В какой-то из задних комнат вдруг раздался резкий звук расколотого пулей оконного стекла.
— И вот так целый день! — горестно посетовала женщина. — Это русские стреляют из того леса, что за домом.
Я выбежал наружу и подозвал к себе двоих из штольцевской роты.
— Сдается мне, что вы не слишком-то сильно расстарались, чтобы вычистить оттуда всех русских! — набросился я на них.
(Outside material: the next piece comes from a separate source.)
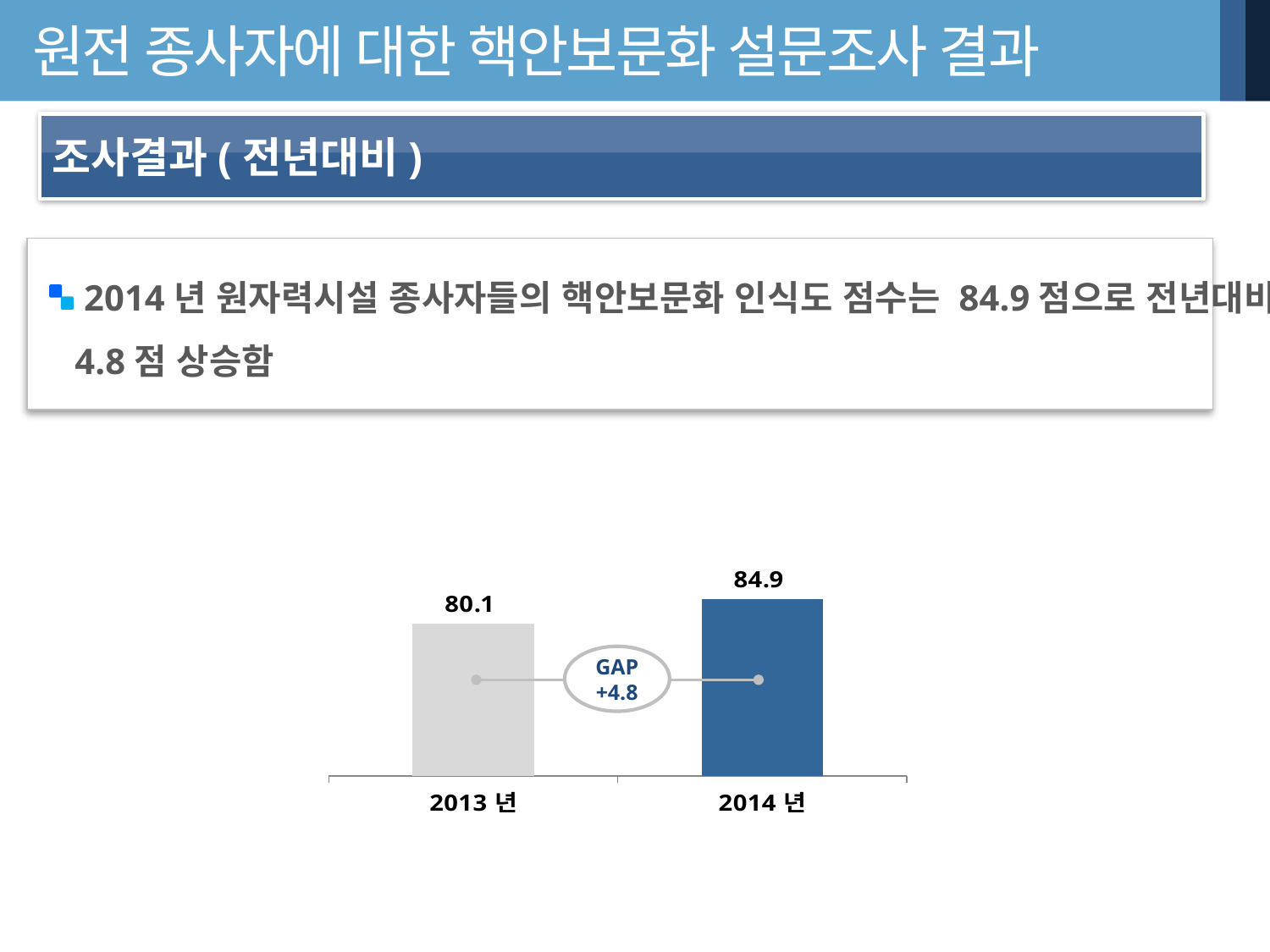
What colour is the bar for 2014 년? blue What is the difference between the values for 2014 년 and 2013 년? 4.8 What is the value for 2014 년? 84.9 Which is larger, the value for 2013 년 or the value for 2014 년? 2014 년 Do the values rise or fall from 2013 년 to 2014 년? rise What kind of chart is shown on the slide? bar chart How many categories are shown on the chart? 2 Which year has the highest value? 2014 년 What GAP value is shown between the two bars? +4.8 Which year has the lowest value? 2013 년 What is the value for 2013 년? 80.1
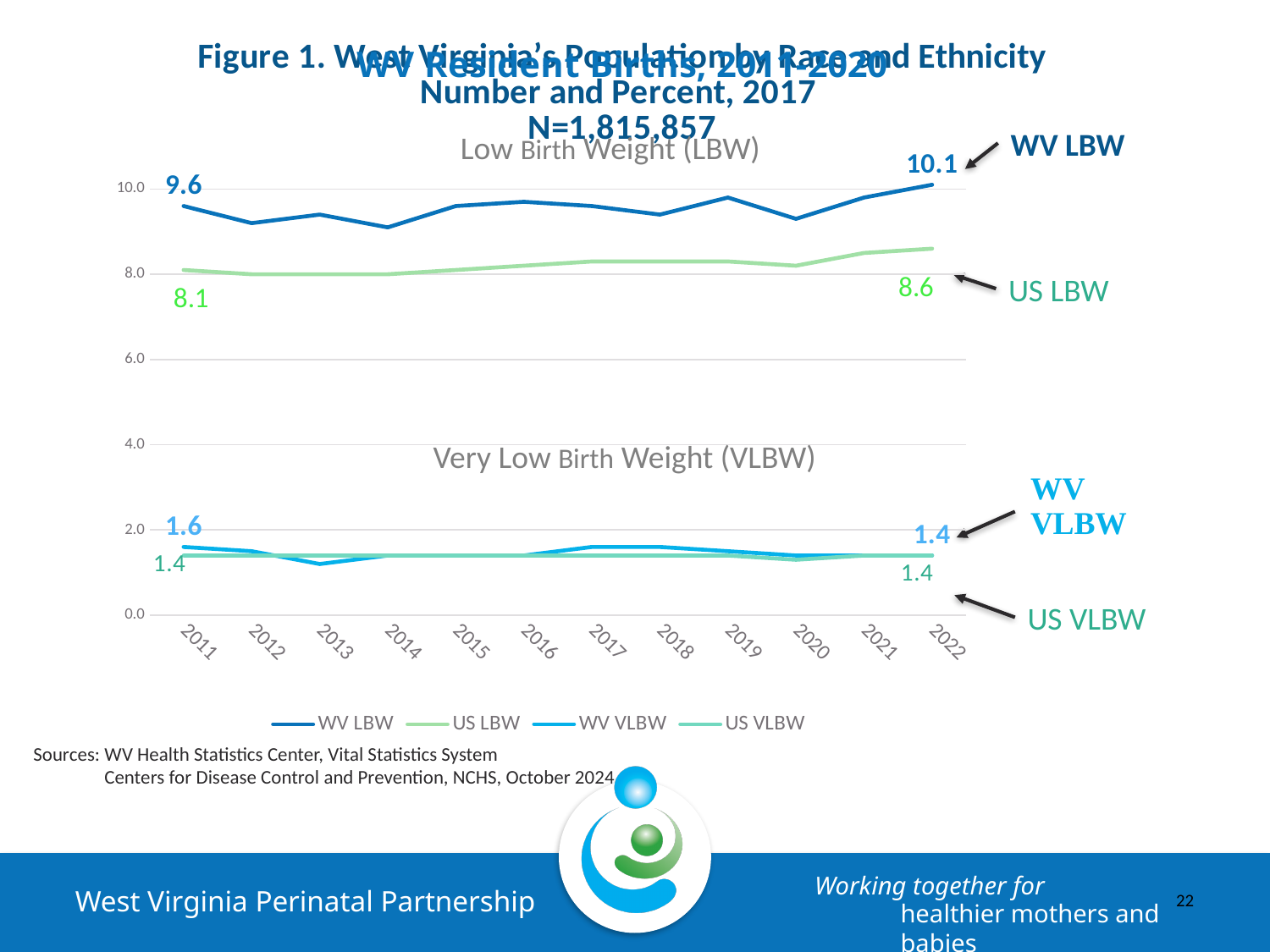
Which is larger in 2011, WV LBW or US LBW? WV LBW By how much did the WV LBW value change from 2011 to 2022? 0.5 What is the WV LBW value in 2011? 9.6 What is the difference between the WV LBW and US LBW values in 2022? 1.5 What is the WV LBW value in 2022? 10.1 What kind of chart is shown on the slide? Line chart How many years are shown on the x axis? 12 What is the WV VLBW value in 2011? 1.6 What is the US LBW value in 2022? 8.6 What is the US LBW value in 2011? 8.1 What is the US VLBW value in 2022? 1.4 How many series does the legend list? 4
— Мы прочесали весь этот лес вместе с обер-лейтенантом Штольцем — ни одна мышь не ускользнула бы! — с невозмутимым достоинством ответил мне унтер-офицер.
— А кто же это тогда стреляет? — продолжал настаивать я.
— Возможно, герр обер-лейтенант, что что-нибудь да должно остаться и для следующих за нами частей второй линии, чтобы им было о чем писать в письмах домой.
— Имя?! — резко оборвал я его.
— Шмидт, герр ассистензарцт.
— Профессия?
— Юрист, герр ассистензарцт. Адвокат, с вашего позволения.
— Не удивлен. Большой остроумник, не так ли? Так вот, господин остроумник, в данный момент вы находитесь у меня в подчинении и поэтому будете неукоснительно выполнять все мои распоряжения. Ясно?